HD 17943

Observation data Epoch J2000 Equinox ICRS
- Constellation: Eridanus
- Right ascension: 02^{h} 52^{m} 50.74^{s}
- Declination: −09° 26′ 28.4″
- Apparent magnitude (V): 6.325

Characteristics
- Evolutionary stage: main-sequence star
- Spectral type: A4V

Astrometry
- Radial velocity (R_{v}): 38.07±0.28 km/s
- Proper motion (μ): RA: +109.825 mas/yr Dec.: +40.094 mas/yr
- Parallax (π): 10.6465±0.0374 mas
- Distance: 306 ± 1 ly (93.9 ± 0.3 pc)
- Absolute magnitude (M_{V}): 1.37

Details
- Mass: 1.8 M_{☉}
- Radius: 2.6 R_{☉}
- Luminosity: 21 L_{☉}
- Surface gravity (log g): 3.88 cgs
- Temperature: 7,749 K
- Metallicity [Fe/H]: −0.01 dex
- Rotational velocity (v sin i): 134 km/s
- Age: 735 Myr
- Other designations: BD−10 569, HD 17943, HIP 13421, HR 859, SAO 130160, TYC 5286-1109-1, 33 G. Eridani

Database references
- SIMBAD: data

= HD 17943 =

High proper-motion star in Eridanus

HD 17943, or HR 859, is a high proper-motion star in the constellation of Eridanus. It has an apparent magnitude of 6.325. Based on parallax measurements from the Gaia spacecraft, it is at a distance of 306 ly. It belongs to spectral class A4V.
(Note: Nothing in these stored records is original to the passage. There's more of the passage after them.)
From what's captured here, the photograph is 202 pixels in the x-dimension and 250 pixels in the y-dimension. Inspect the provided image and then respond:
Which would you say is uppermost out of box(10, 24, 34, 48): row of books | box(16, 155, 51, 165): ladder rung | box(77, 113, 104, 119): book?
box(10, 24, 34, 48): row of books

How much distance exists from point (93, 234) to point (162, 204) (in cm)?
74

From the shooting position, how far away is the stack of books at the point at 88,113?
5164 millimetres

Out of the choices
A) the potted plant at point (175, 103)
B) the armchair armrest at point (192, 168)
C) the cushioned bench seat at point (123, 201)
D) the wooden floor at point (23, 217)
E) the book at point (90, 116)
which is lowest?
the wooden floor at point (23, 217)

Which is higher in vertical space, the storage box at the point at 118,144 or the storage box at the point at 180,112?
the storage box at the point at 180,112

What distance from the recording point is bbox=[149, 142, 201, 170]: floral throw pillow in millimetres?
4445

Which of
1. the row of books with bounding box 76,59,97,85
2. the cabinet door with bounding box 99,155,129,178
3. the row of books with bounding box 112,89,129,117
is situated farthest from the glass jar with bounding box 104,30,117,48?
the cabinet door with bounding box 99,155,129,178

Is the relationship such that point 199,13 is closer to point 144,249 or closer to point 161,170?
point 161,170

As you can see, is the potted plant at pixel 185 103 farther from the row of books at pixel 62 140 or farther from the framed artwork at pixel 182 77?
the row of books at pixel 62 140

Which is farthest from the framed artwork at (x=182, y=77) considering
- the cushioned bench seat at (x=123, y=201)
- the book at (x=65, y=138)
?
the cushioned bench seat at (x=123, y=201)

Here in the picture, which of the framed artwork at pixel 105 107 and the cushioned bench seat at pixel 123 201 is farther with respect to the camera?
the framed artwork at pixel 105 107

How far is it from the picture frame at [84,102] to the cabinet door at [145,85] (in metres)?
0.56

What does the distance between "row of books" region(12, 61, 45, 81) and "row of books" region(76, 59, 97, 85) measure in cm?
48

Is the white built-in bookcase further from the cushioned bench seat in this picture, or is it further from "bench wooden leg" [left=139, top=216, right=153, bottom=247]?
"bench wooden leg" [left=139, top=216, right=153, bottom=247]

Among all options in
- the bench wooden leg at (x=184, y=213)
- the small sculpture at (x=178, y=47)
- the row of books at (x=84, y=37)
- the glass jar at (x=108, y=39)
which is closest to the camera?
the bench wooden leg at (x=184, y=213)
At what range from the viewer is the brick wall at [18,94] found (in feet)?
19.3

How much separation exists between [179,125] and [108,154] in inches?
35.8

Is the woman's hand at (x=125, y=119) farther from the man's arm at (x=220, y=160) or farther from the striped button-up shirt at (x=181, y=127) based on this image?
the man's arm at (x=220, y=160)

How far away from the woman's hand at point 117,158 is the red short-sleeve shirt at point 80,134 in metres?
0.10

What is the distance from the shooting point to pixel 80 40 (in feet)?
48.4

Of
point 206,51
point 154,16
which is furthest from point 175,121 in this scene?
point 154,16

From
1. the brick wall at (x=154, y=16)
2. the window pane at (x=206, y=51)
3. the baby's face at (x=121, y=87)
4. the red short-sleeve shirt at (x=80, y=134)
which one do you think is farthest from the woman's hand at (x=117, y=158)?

This star is incorrectly called by the Bayer designation Sigma Eridani in the 1991 edition of the Bright Star Catalogue. Bayer's Sigma Eridani is in fact non-existent; he assigned this designation to a 4th-magnitude-star near Eta Eridani, on the opposite side to Rho Eridani, but no naked-eye star is found in that position in modern star atlases.